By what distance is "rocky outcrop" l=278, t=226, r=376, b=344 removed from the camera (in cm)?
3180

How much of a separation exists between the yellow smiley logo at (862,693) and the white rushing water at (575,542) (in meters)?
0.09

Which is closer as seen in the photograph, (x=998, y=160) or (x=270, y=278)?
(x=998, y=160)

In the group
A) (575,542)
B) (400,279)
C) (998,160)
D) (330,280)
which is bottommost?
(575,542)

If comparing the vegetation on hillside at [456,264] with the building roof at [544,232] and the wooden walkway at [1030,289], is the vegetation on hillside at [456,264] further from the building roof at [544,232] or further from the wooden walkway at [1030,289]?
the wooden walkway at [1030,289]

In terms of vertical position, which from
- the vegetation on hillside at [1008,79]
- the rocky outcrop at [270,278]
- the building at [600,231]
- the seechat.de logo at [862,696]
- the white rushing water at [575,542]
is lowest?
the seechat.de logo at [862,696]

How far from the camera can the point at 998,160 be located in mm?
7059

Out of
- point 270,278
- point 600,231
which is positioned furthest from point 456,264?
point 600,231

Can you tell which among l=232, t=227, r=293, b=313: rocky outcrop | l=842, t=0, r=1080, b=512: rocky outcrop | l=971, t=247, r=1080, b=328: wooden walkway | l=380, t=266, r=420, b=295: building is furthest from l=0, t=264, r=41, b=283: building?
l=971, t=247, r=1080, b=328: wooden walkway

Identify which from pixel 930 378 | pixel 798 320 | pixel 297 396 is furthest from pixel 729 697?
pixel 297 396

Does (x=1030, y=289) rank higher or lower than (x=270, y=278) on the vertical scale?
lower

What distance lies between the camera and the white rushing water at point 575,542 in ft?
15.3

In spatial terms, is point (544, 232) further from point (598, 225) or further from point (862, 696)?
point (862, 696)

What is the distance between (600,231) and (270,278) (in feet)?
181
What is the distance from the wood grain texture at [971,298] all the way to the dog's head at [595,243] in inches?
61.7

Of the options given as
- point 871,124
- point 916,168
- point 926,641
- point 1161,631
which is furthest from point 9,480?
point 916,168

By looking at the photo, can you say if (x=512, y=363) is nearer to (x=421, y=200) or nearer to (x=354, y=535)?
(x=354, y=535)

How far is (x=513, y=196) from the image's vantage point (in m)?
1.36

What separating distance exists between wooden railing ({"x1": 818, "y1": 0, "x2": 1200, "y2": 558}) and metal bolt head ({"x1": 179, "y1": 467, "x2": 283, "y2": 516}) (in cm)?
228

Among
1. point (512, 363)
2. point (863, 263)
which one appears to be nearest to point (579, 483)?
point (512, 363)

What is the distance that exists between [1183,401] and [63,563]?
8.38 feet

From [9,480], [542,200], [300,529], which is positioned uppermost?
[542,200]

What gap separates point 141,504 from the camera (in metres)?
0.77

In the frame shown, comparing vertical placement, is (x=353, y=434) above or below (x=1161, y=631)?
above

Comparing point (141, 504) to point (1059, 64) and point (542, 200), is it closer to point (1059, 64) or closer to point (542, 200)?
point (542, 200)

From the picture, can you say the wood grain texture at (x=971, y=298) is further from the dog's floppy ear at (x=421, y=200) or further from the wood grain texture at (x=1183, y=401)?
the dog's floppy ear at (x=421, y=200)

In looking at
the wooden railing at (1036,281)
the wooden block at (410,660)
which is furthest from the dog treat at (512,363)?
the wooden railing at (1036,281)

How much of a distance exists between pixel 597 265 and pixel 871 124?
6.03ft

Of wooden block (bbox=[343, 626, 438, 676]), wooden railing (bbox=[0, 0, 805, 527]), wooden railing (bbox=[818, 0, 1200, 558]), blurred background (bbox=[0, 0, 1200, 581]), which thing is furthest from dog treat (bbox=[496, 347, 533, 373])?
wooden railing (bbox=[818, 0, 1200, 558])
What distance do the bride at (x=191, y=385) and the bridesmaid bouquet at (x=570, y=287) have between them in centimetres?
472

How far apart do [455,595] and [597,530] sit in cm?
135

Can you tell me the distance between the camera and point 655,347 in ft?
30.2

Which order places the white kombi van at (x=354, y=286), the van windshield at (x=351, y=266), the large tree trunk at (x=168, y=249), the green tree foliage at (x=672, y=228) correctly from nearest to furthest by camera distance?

+++

*CHALLENGE*: Every record above should be copied exactly.

*WORKED ANSWER*:
By what distance is "rocky outcrop" l=278, t=226, r=376, b=344 removed from the camera (in cm)?
3180

How much of a separation exists between the yellow smiley logo at (862,693) and the white rushing water at (575,542) (in meters)?
0.09

Which is closer as seen in the photograph, (x=998, y=160) or (x=270, y=278)?
(x=998, y=160)

In the group
A) (575,542)
B) (400,279)
C) (998,160)
D) (330,280)
which is bottommost?
(575,542)

If comparing the vegetation on hillside at [456,264] with the building roof at [544,232] and the wooden walkway at [1030,289], is the vegetation on hillside at [456,264] further from the building roof at [544,232] or further from the wooden walkway at [1030,289]?
the wooden walkway at [1030,289]

In terms of vertical position, which from
- the vegetation on hillside at [1008,79]
- the rocky outcrop at [270,278]
- the building at [600,231]
- the seechat.de logo at [862,696]
- the white rushing water at [575,542]
is lowest?
the seechat.de logo at [862,696]

How far from the camera can the point at 998,160 be located in mm?
7059

Out of
- point 270,278
- point 600,231
which is positioned furthest from point 456,264?
point 600,231

Can you tell which among l=232, t=227, r=293, b=313: rocky outcrop | l=842, t=0, r=1080, b=512: rocky outcrop | l=971, t=247, r=1080, b=328: wooden walkway | l=380, t=266, r=420, b=295: building is furthest from l=0, t=264, r=41, b=283: building?
l=971, t=247, r=1080, b=328: wooden walkway

Identify which from pixel 930 378 | pixel 798 320 | pixel 297 396 is furthest from pixel 729 697?
pixel 297 396

Does (x=1030, y=289) rank higher or lower than (x=270, y=278) on the vertical scale?
lower

What distance lies between the camera and the white rushing water at point 575,542 in ft?
15.3

In spatial terms, is point (544, 232) further from point (598, 225) or further from point (862, 696)?
point (862, 696)

What is the distance between (600,231) and (270,278) (in feet)?
181
What is the distance from the wood grain texture at [971,298] all the way to the dog's head at [595,243] in inches?
61.7

Of the options given as
- point 871,124
- point 916,168
- point 926,641
- point 1161,631
which is furthest from point 9,480?
point 916,168

By looking at the photo, can you say if (x=512, y=363) is nearer to (x=421, y=200) or nearer to (x=354, y=535)?
(x=354, y=535)

How far is (x=513, y=196) from the image's vantage point (in m)?
1.36

What separating distance exists between wooden railing ({"x1": 818, "y1": 0, "x2": 1200, "y2": 558}) and metal bolt head ({"x1": 179, "y1": 467, "x2": 283, "y2": 516}) (in cm)?
228

Among
1. point (512, 363)
2. point (863, 263)
which one appears to be nearest to point (579, 483)?
point (512, 363)

What is the distance that exists between [1183,401] and [63,563]?
8.38 feet

From [9,480], [542,200], [300,529], which is positioned uppermost?
[542,200]

What gap separates point 141,504 from the camera (in metres)?
0.77

In the frame shown, comparing vertical placement, is (x=353, y=434) above or below (x=1161, y=631)?
above

Comparing point (141, 504) to point (1059, 64) and point (542, 200), is it closer to point (1059, 64) or closer to point (542, 200)?
point (542, 200)

From the picture, can you say the wood grain texture at (x=971, y=298) is further from the dog's floppy ear at (x=421, y=200) or further from the wood grain texture at (x=1183, y=401)?
the dog's floppy ear at (x=421, y=200)

In looking at
the wooden railing at (1036,281)
the wooden block at (410,660)
which is furthest from the dog treat at (512,363)?
the wooden railing at (1036,281)

How much of a distance exists between pixel 597 265 and pixel 871 124?
6.03ft

Of wooden block (bbox=[343, 626, 438, 676]), wooden railing (bbox=[0, 0, 805, 527]), wooden railing (bbox=[818, 0, 1200, 558]), blurred background (bbox=[0, 0, 1200, 581]), which thing is furthest from dog treat (bbox=[496, 347, 533, 373])?
wooden railing (bbox=[818, 0, 1200, 558])
What distance do the bride at (x=191, y=385) and the bridesmaid bouquet at (x=570, y=287) have between them in centimetres?
472

How far apart do [455,595] and [597,530] sit in cm?
135

Can you tell me the distance between the camera and point 655,347 in ft?
30.2

Which order places the white kombi van at (x=354, y=286), the van windshield at (x=351, y=266), the large tree trunk at (x=168, y=249), the green tree foliage at (x=672, y=228) correctly from nearest to furthest by camera distance?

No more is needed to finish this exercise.